Изменить размер шрифта - +

Исследуя революционное и освободительное движение, отыскивая высокие нравственные идеалы, завещанные прошлым, автор не мог не обратиться к могучей фигуре Германа Лопатина, что он и сделал в романе «Соломенная сторожка», удостоенном Государственной премии СССР 1987 года. И не мог он пройти мимо писательской и человеческой судьбы Глеба Успенского – одного из самых совестливых писателей России, одной из самых светлых и трагических личностей русской культуры. Образом Германа Лопатина писатель напоминал каждому из нас, на какой бы ниве он ни трудился, о необходимости честности, бесстрашия, моральной чистоплотности. Образ Глеба Успенского должен напомнить о святости литературного дела, о пагубности лжи, равнодушия, эгоизма для литературы, для писателя.

Давыдов не воссоздает полную биографию Успенского, подобно входящей в этот же том полной биографии Головнина. Всю жизнь Глеба Ивановича – счастье и горе, надежды и разочарования, светлое упование и кромешное отчаяние – автор, говоря словами поэта Давида Самойлова, «врубает в один эпилог». Не завлекателен этот эпилог, не соблазнительна эта «беда здоровой совести в больном мире». Нет лавровых венков победителя и триумфатора, есть флигель в психиатрической лечебнице, хотя бы и такой, как Колмовская, где медики исповедуют и практикуют принцип «нестеснения».

Но есть и иное.

Рассказывая о неприятии Верой Фигнер, а возможно, и иными из ее героических соратников того, что писал Успенский о деревне, о мужиках («– От ваших мужиков тошно… Ничего светлого, жалкое стадо»), Давыдов утверждает: «Успенский не пугал деревней, не отваживал от деревни; он писал правду». То же самое можно сказать о показе Давыдовым горькой участи Глеба Успенского; не пугает – правду пишет, которая открылась ему, Давыдову, когда «настиг час». Правда эта горька и прекрасна, ужасна и высока. И влекуща, несмотря на ужас. Ведь говорит же доктор Усольцев, видящий тот мрак, в который все более погружается Успенский, и слова эти, произнесенные в самом начале повести, то и дело вспоминаются при дальнейшем чтении: «Еще студентом я состоял в Глеб-Гвардии: так называли в ту пору читателей-почитателей Успенского. Прибавил бы и обожателей, но словечко из лексикона институток, а наша гвардия рекрутировалась в основном из пролетариев умственного труда. Мы перемрем, лягушачьего пуха не останется, но любовь наша к Гл. Ив. переживет нас».
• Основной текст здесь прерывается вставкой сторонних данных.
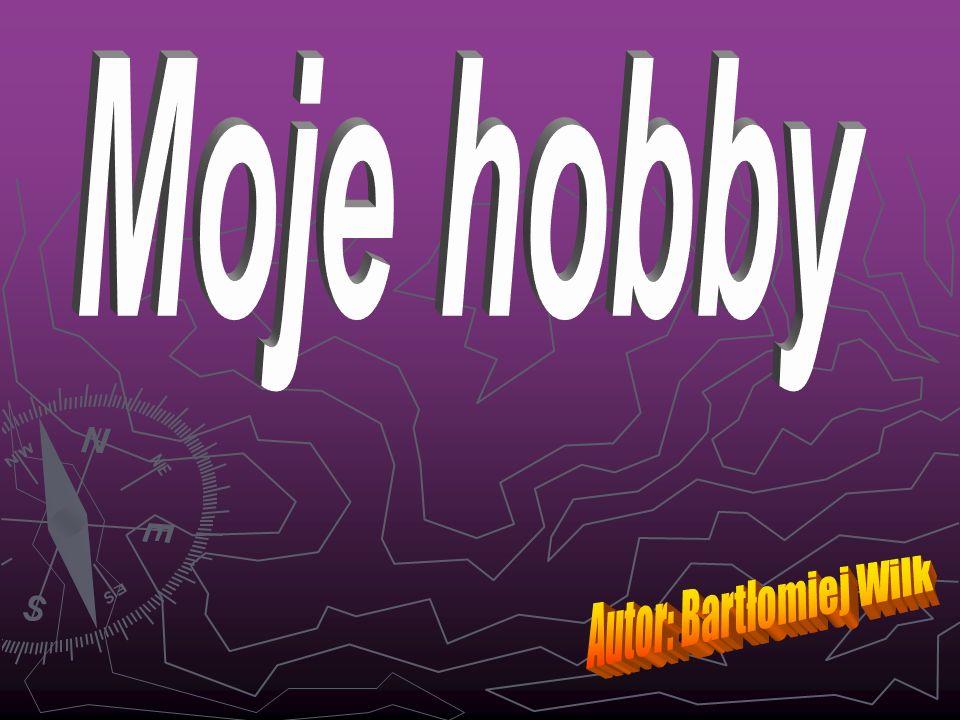 Gry komputerowe Moim hobby są gry komputerowe.Lubię grać on-line z moimi przyjaciółmi.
И современники Успенского, и мы, нынешние, не столь уж, к сожалению, многочисленные читатели его, привыкли видеть в нем зоркого и предельно честного изобразителя трудовой России былых времен, неустанного будителя общественной совести – и только. Давыдов существенно дополнил этот образ – показал Успенского-провидца, Успенского-пророка, который каждой частичкой своего сердца болел за деревенского труженика и в то же время мучился неотвязной мыслью «о многосложном» нравственном «расстройстве» народной жизни, сулящем в будущем «самые неожиданные комбинации».
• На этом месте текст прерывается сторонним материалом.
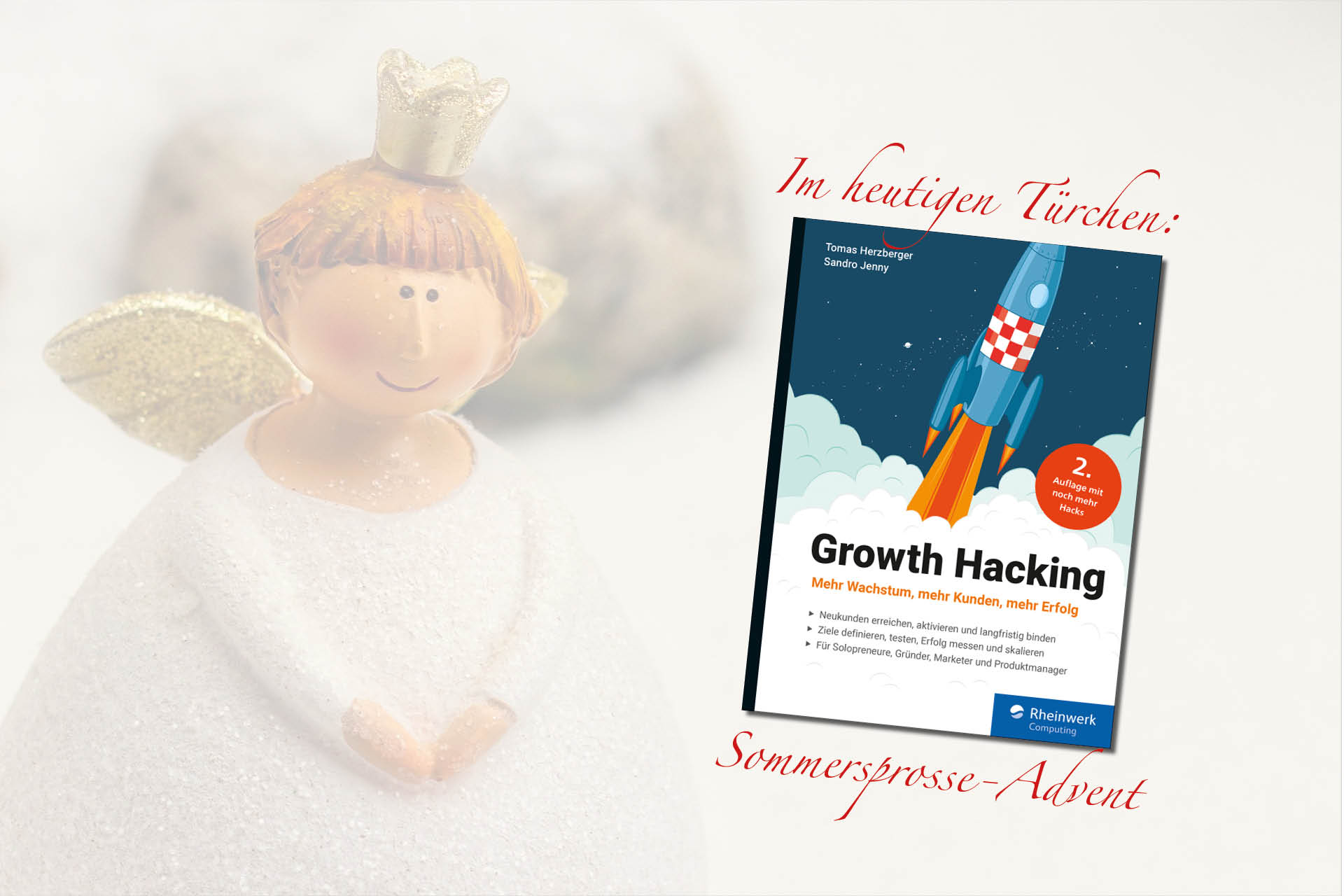 Buchcover: Growth Hacking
Он высоко ценил самоотверженность народовольцев, но не принимал их метод, их «террорную доктрину». «Людям подполья Успенский верил до конца, они были начисто лишены мелодраматизма. Успенский не верил в бомбу, начиненную динамитом. Светоч идеала слепил людей подполья. Не заслоняясь, лишь опустив глаза, Успенский видел поле. И слышал тревожный шелест колосьев, возникавший вместе с тенями от наплывающих туч будущего. Его одиночество было вынужденным. Он стоял особняком именно там, где ему хотелось бы стоять в обнимку».

Что-то в этом будущем заставляло Успенского всматриваться в, казалось бы, архаический опыт Аракчеева, которого крестьяне честили антихристом именно за то, что он «вломился в хлев, в поле, в овин, везде и всюду, в самые недра земледельческого творчества да и крушил направо-налево поэзию крестьянского труда» (курсив Ю.